Complete measures of the burden of government might reasonably be expected to include the cost of promises it has made to its citizens in the future. Just as it would be misleading for a business to show as an asset a computer purchased this year on credit, and to not record the expense until the payment was made next year (this year’s earnings would look better), it is misleading for our Government to include as revenues monies collected to pay for current Medicare and Social Security recipients, but to make no accounting for the promises it has made to pay future beneficiaries (despite the computational difficulty in doing so).

Conservative estimates of the unfunded liabilities of Social Security and Medicare stand at $39 trillion in 2007 (and growing fast). Assuming that government finances these liabilities with real debt, rolling the debt over forever, would result in an annual expenditure of $1.9 trillion per year, using the 4.8 percent current yield on the 30-year Treasury bond as a cost of capital. Explicit accounting for the problems with Social Security and Medicare would add an additional 58 days of bondage – extending Tax Freedom Day to July 27 and Friedman Day to August 13.

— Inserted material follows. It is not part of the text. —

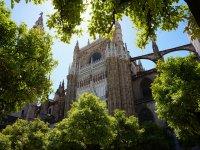 参观Alcazar Cathedral Giralda Sevilla 2:30小时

But Don’t They Get It Back?

Our analysis admits the possibility that Americans are three-fifths slaves – and this calculation excludes the heavy toll exacted by the direct and deadweight costs of government regulation. However, some economists’ main objection to the characterization of taxpayers as “tax slaves” has been that “Government gives it back” as public goods and services, income transfers, and the like. But not all Americans receive equal benefits from the government, literally or otherwise. Taxpayers in the lowest income quintile receive $31,200 more in government spending per year than they pay in taxes while those in the top quintile pay $48,000 more in taxes each year than they receive in spending. But for any one person, spending by government does not tell us how much you personally value what government gave you. For example, a couple sending their child to a government run school may think it is worth but a few thousand dollars. But if it cost the government $12,000 to provide, then the couple “receives” that $12,000 of spending.

At base, this all misses a bigger point. Once the taxes are paid it is the government, not the taxpayer whose labor has been taken, that determines who gets what. As in all slave regimes, it is the master who selects the deserving among the enslaved. That some slaves are well provided for does not alter their status as slaves who cannot do as they please with the fruits of their labor.

The White House Office of Management and Budget explains that these “promises” are not included in the annual Federal budget because these and other specific programs which make promises may be modified or even ended at any time by the Congress and the President, and changes in the laws governing these programs are a regular part of the legislative cycle. Currently, they are Federal responsibilities and will have a claim on budgetary resources unless the law is changed. Similarly, the taxes earmarked to finance these benefits would be essential to consider to gauge the real size of future claims.